Maryland has made a priority of greening its cities and communities for many years. Governor O’Malley kicked off the State’s Smart, Green and Growing initiative in 2009 to “provide a place for citizens, businesses, organizations and governments to strengthen the economy, protect the environment, and improve the quality of life – components of a more sustainable future.” Doo Consulting provides information from a cross section of the State in this blog. If we’ve missed a city, county or municipality, please let us know by sending an email to firstname.lastname@example.org, with the subject line, “Another Maryland Sustainability Plan.” Everything will be posted on our site in a Municipal sustainability strategies section, along with resources we can offer for the municipalities to help with their planning, implementation and metrics tracking or reporting.
Maryland’s Success Stories in Sustainability: Greening across the State.
Baltimore City’s Office of Sustainability: In 2014, the BoS used a public process to develop a comprehensive Disaster Preparedness and Planning document (DP3). That document and process is now being vetted with hundreds of citizens through a comprehensive outreach program.
The City of Bel Air: To encourage the purchase and use of sustainable products and local merchants, rebates are offered for the purchase of green products.Baltimore County: In an effort to promote more efficient transportation choices, the county is providing Electric Vehicle Charging Stations in the county garages; four more have been added this year
.Howard County: In addition to its many Sustainability initiatives for transportation, green buildings and energy incentives, Howard County encourages communities to adopt a green neighborhood program. They provide a “how to” document which is a guide to how to meet each requirement.
Frederick County: There are a variety of initiatives in Frederick County, from the Refrigerator Exchange program to Solarize Frederick.
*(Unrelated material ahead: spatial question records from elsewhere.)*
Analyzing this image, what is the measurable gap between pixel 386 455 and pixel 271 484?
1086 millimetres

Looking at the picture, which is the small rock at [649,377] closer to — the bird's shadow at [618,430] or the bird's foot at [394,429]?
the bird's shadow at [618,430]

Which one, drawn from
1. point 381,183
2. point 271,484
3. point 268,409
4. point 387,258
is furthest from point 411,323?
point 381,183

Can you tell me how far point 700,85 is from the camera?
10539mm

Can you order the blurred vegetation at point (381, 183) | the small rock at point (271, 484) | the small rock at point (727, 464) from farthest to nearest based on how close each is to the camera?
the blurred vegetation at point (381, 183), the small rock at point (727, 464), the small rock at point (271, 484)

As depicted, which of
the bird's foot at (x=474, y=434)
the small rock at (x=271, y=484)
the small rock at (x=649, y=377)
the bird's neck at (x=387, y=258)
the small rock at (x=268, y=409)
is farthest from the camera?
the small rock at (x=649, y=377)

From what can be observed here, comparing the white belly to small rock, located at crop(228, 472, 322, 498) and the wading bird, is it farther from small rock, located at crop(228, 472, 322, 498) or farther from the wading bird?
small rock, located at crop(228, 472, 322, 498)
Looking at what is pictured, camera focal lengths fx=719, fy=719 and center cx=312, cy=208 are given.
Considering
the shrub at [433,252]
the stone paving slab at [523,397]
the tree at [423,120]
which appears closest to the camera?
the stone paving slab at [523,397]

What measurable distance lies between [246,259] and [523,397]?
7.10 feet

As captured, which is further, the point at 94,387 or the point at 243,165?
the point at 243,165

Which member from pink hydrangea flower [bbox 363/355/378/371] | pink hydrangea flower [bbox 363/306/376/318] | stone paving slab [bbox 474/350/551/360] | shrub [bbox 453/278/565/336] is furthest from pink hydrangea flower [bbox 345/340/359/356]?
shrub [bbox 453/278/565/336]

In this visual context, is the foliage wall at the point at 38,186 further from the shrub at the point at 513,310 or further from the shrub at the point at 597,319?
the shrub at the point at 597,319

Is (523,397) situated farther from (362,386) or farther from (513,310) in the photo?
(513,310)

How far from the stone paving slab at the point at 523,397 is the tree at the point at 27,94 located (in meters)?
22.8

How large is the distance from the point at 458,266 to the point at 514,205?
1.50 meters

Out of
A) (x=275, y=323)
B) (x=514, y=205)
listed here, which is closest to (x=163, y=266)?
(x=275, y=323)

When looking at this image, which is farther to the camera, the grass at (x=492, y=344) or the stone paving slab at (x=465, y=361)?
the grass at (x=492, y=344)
The Green Homes Challenge was featured this year, and the winners were just recently announced.
Maryland’s Sustainable Communities Program: Now there are more than 33 communities across Maryland named under this program that recognizes communities that have met certain requirements for sustainability, including more transportation choices, equitable, affordable housing, economic competitiveness, healthy, safe and walk able neighborhoods, and mixed use development. Read about them at the Department of Housing and Community Development, and perhaps find your own community there – or a reason to get started on the application!